Aunque Cloudflare ha sido el último en alzar la voz, no es ni mucho menos el primero. Steve Huffman, CEO de Reddit, ya había manifestado anteriormente su frustración con Perplexity y otras dos plataformas de IA (Microsoft y Anthropic), calificando su comportamiento como un «verdadero dolor de cabeza».
Las palabras de Huffman fueron bastante claras: «Microsoft, Anthropic y Perplexity actúan como si todo el contenido de Internet fuera gratis para que ellos lo usen. Esa es su verdadera posición». No hay mucho espacio para la interpretación ahí.
El caso Forbes: contenido «extremadamente similar»
Forbes ha sido especialmente contundente, acusando a Perplexity de «robo cínico» tras publicar contenido prácticamente idéntico a un artículo propio, apenas un día después de que Forbes lo lanzara. No estamos hablando de inspiración o de tratar el mismo tema, sino de un plagio casi calcado.
WIRED: patrones sospechosos de tráfico
También la revista WIRED (publicación hermana de Ars Technica) ha identificado comportamientos extraños. Según sus análisis, detectaron patrones de tráfico sospechosos desde direcciones IP vinculadas a Perplexity, que ignoraban sistemáticamente las exclusiones establecidas en los archivos robots.txt.
¿Qué dice Perplexity ante estas acusaciones?
Lo más revelador quizás sea lo que no dice. Hasta el momento, los representantes de Perplexity no han respondido a las solicitudes de comentarios sobre estas acusaciones. El silencio, en este caso, resulta bastante elocuente.
La línea entre innovar y apropiarse del trabajo ajeno
Este caso pone sobre la mesa un debate fundamental que afecta a todos los sistemas de IA actuales. Para entrenar un modelo o alimentar un sistema como Perplexity, hace falta contenido, y mucho. Pero ¿dónde está el límite entre aprovechar el conocimiento disponible en la red y directamente apropiarse del trabajo de otros?

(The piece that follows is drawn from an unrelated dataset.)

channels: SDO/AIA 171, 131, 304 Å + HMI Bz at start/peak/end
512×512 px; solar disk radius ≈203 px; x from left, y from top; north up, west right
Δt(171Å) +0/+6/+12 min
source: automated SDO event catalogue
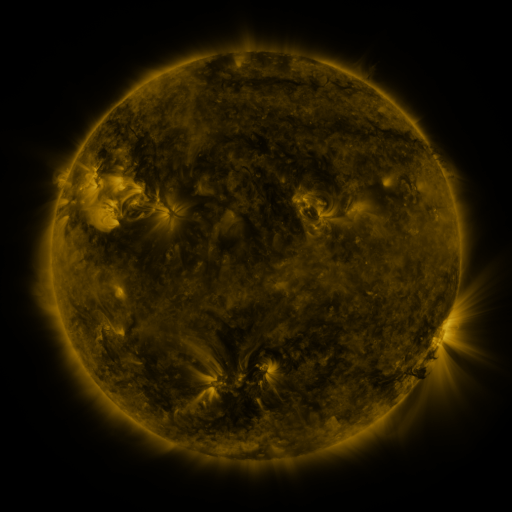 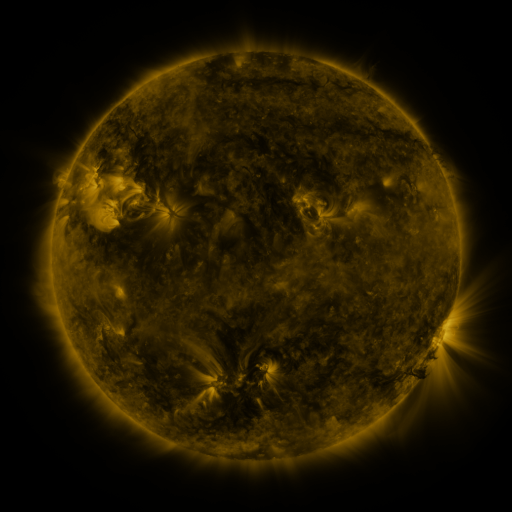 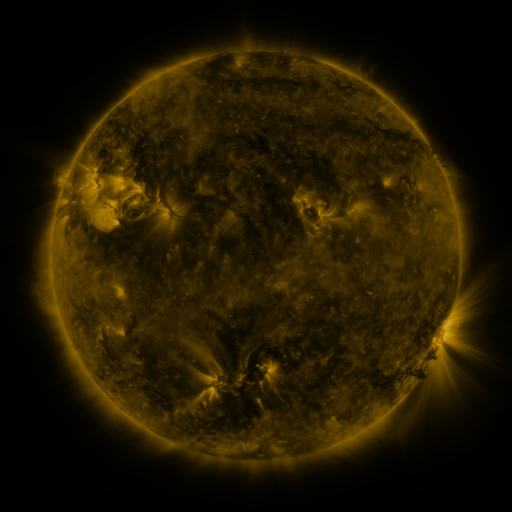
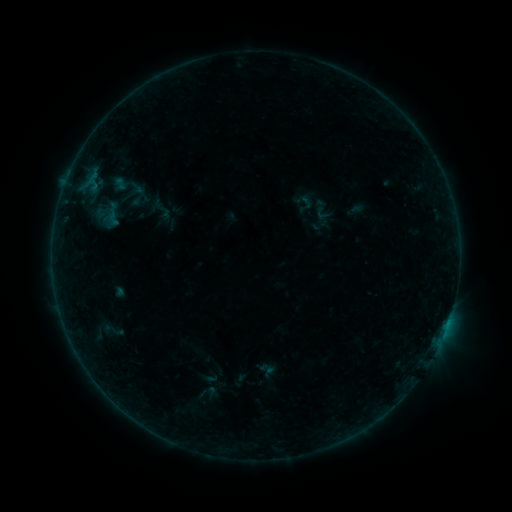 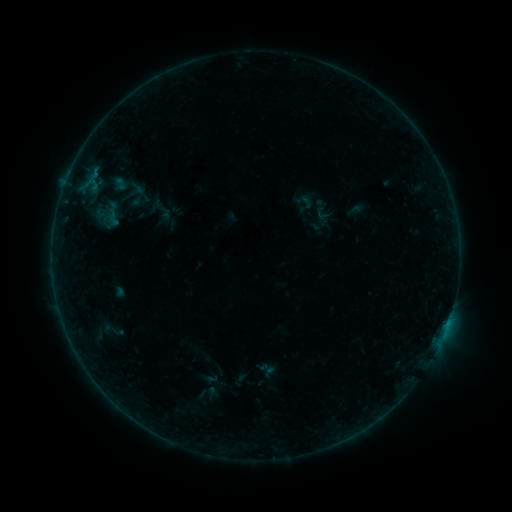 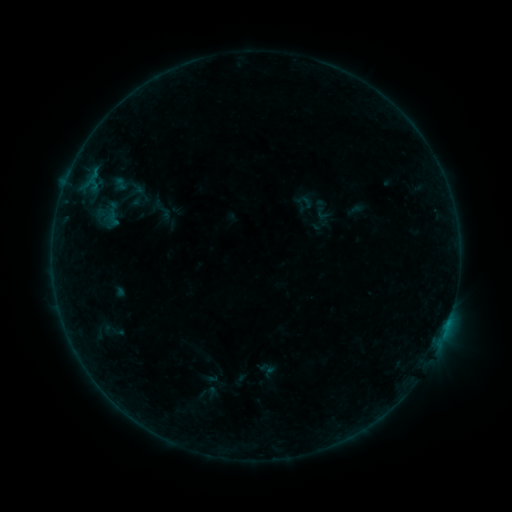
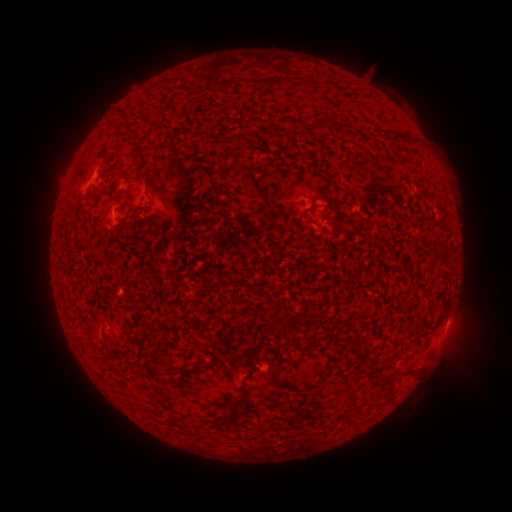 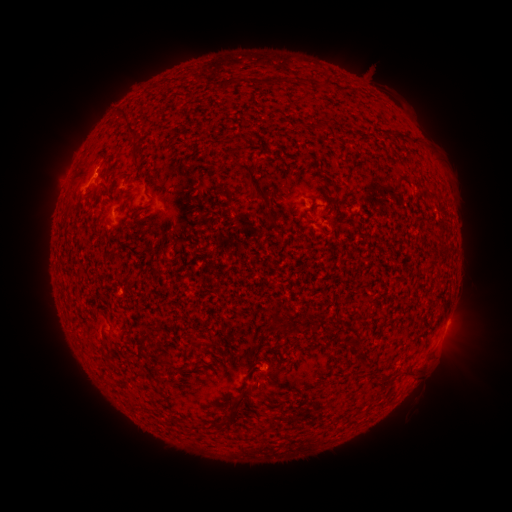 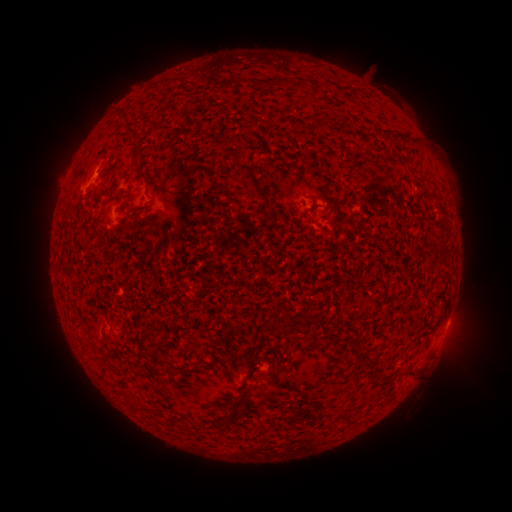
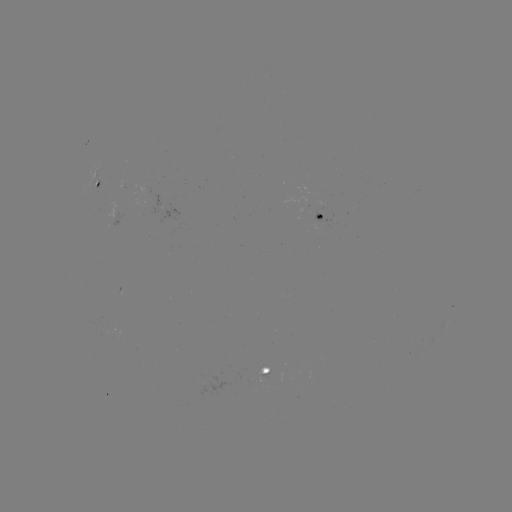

La mayoría de generadores de imágenes IA y modelos de lenguaje se entrenan con contenido que no han creado ellos. La diferencia es que algunos lo hacen respetando las normas establecidas, mientras que otros parecen saltárselas deliberadamente.

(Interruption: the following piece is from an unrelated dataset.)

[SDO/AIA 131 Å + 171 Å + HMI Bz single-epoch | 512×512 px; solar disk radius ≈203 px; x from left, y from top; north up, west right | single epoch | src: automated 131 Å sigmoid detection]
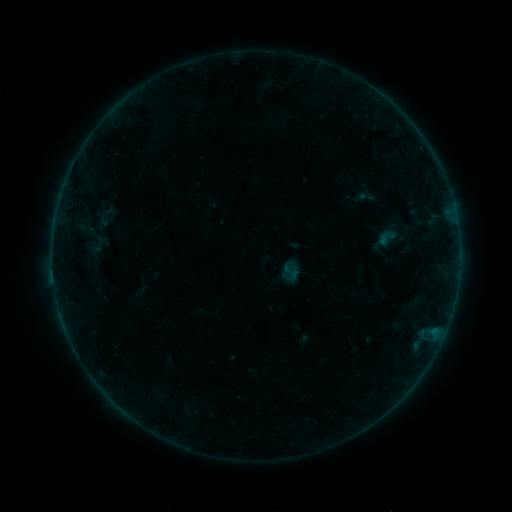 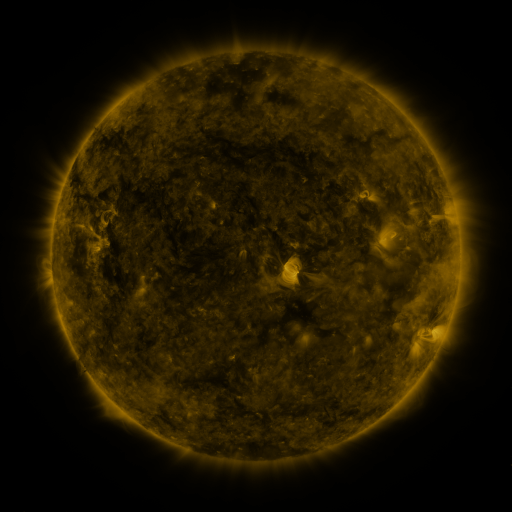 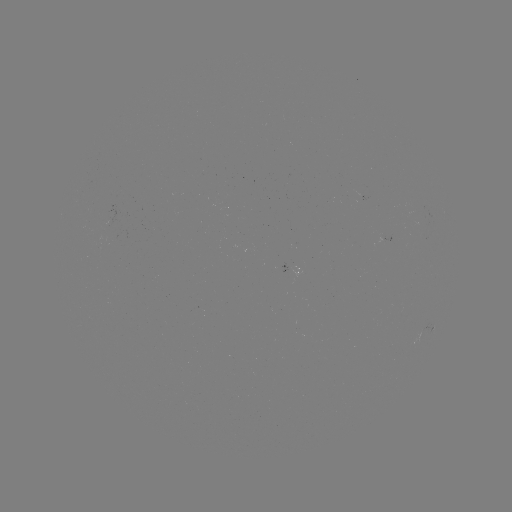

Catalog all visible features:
sigmoid: (95, 208, 115, 227)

¿Necesitamos mejores detectores de IA?
Esta situación también pone de relieve la necesidad de contar con mejores detectores de IA para identificar cuándo un contenido ha sido extraído o generado automáticamente sin las debidas atribuciones. La tecnología avanza más rápido que las normas, y los creadores de contenido están quedando desprotegidos.
El futuro de los rastreadores de IA
Lo que está claro es que esta polémica tendrá consecuencias. Cloudflare ya ha tomado medidas técnicas para proteger a sus usuarios, y es probable que otras plataformas sigan su ejemplo. Mientras tanto, la respuesta (o falta de ella) por parte de Perplexity definirá su credibilidad en el futuro.

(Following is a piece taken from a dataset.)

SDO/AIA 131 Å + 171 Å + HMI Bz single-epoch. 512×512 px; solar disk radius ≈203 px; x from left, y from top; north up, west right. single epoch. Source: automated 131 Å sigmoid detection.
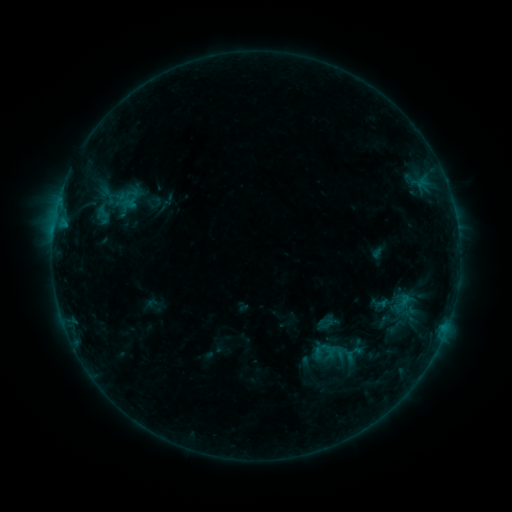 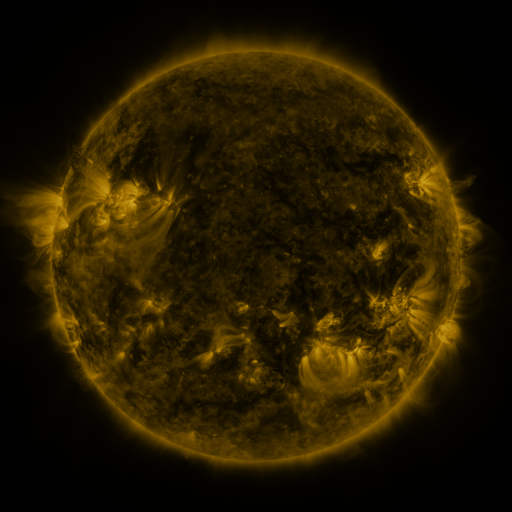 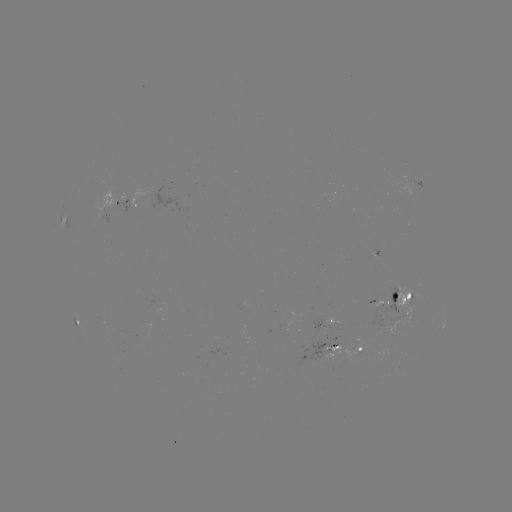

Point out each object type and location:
sigmoid: [120, 188, 138, 209]
sigmoid: [392, 292, 417, 318]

En un momento en que la IA está transformando nuestra relación con la información, definir claramente las reglas del juego es más importante que nunca. Y quienes se las saltan, como parece ser el caso de Perplexity, deberán afrontar no solo consecuencias técnicas, sino también reputacionales.
¿La moraleja? La innovación en IA no puede construirse sobre el acceso no autorizado al trabajo ajeno. O dicho de forma más coloquial: si quieres contenido de calidad, o lo pagas, o lo pides con permiso. Lo que no puedes hacer es colarte por la ventana cuando el dueño no está mirando.